As ditaduras não conseguem sobreviver sem a imagem de um inimigo interno e de ameaças externas. Da mesma forma, os ditadores e as coortes de sátrapas que os acompanham podem passar, sem leis e regulamentos que, à falta de cumplicidades cidadãs, deviam-lhe a imagem de legais e pir extensão — legítimas.
As ditaduras têm horror a serem vistas como — ditaduras…
0 nazismo (que na sua origem era um aglomerado “nacional socialista”, de trabalhadores) nasceu do Tratado de Versalhes, assim como o bolchevismo tem seu batismo de nascimento com as alianças mal sucedidas da Rússia czarista.
O “Estado Novo” traz a marca da fraude de cartas forjadas (carta Brandi e o Plano Cohen) e de influências indesejaveis. Foi assim em 1937, seria, mais uma vez, em 1964 e só o futuro nos dirá por quantas vezes teremos que repetir, ainda, esse ritual de falsas conjecturas e trágicas.
Primeiro, foram as “Cartas falsas” de Artur Bernardes com ofensas graves ao marechal Hermes da Fonseca. Desautorizadas e provada a sua falsificação sem nem assim foram desacreditadas. A segunda tentativa, em 1937, o Plano Cohen surgiu dos exercícios preliminares de golpista de um jovem capitão, Olympio Mourão Filho, com graves denúncias sobre um movimento comunista em organização. Feito general e marechal, subiria com uma coluna de “panzers” pelas estradas das Gerais até a avenida Rio Branco. Ali deixou amarrado por 25 longos anos — e temerários — o seu ginete de aço…em defesa da democracia.

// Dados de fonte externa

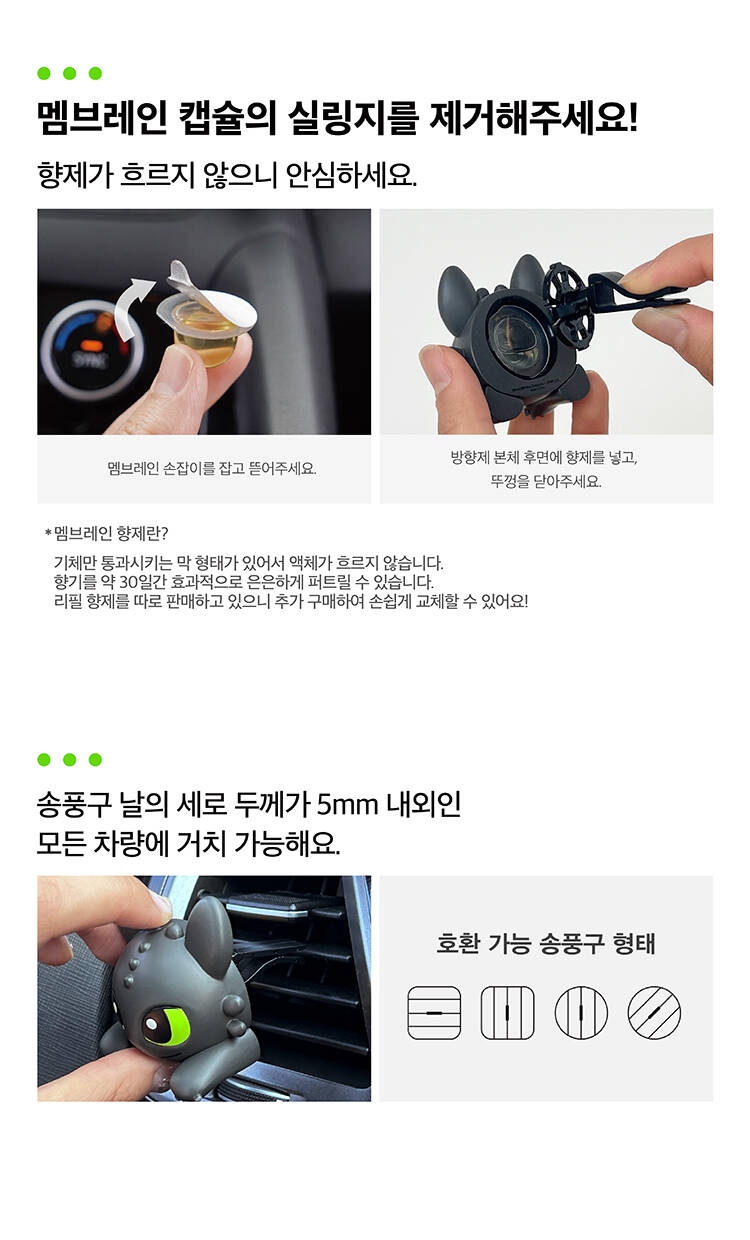 멤브레인 캡슐의 실링지를 제거해주세요!

향제가 흐르지 않으니 안심하세요.

SYNC

멤브레인 손잡이를 잡고 뜯어주세요.

방향제 본체 후면에 향제를 넣고, 뚜껑을 닫아주세요.

*멤브레인 향제란?

기체만 통과시키는 막 형태가 있어서 액체가 흐르지 않습니다.
향기를 약 30일간 효과적으로 은은하게 퍼트릴 수 있습니다.
리필 향제를 따로 판매하고 있으니 추가 구매하여 손쉽게 교체할 수 있어요!

송풍구 날의 세로 두께가 5mm 내외인
모든 차량에 거치 가능해요.

호환 가능 송풍구 형태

Em 1955, surge uma denúncia sobre a organização de uma República Sindicalista, divulgada por uma revelação guardada em sigilo patriótico — a “Carta Brandi”, atribuída a um deputado argentino e veiculada por Carlos Lacerda.
“Esquerda” e “ direita” ou o que esses espasmos autoritários podiam significar na época, valeram-se da fraude, presente ao largo da nossa história imperial e republicana, para promover a desestabilização de uma incipiente democracia no Brasil. Tão incipiente são esses estratagemas golpistas que, ainda hoje, continuamos a dar ouvidos a futricadores de direita e de esquerda e neles acreditamos.
O totalitarismo alimenta-se, no Brasil, de boatos e rumores, revolvidos e enriquecidos pelas novas versões dos fatos e das suas mínimas circunstâncias.
Nunca fomos capazes de construir um arcabouço constitucional seguro para a edificação de uma democracia real e verdadeira.
As “cartas falsas” de Artur Bernardes (1921), o Plano Cohen (1937) e a Carta Brandi (1955) desacreditaram os ideais de democracia entre os brasileiros e abriram caminho livre para que vicejasse no país uma forma perversa, ainda que dissimulada, de pensamento autoritário. Dele continuamos a fazer instrumento e anteparo para a “defesa” de uma democracia frágil, baseada em leis e ordenamentos elaborados longe do povo e à sua revelia. As questões essenciais de direito, as lides animadas pela defesa do mérito, cederam lugar, como prática jurisdicional, à regra e aos procedimentos mínimos do processo.
Fizemo-nos escravos do “adjetivismo” da norma, sem que nela pretendêssemos encontrar as razões que a justificam e nomeiam como princípios e preceitos a serem respeitados.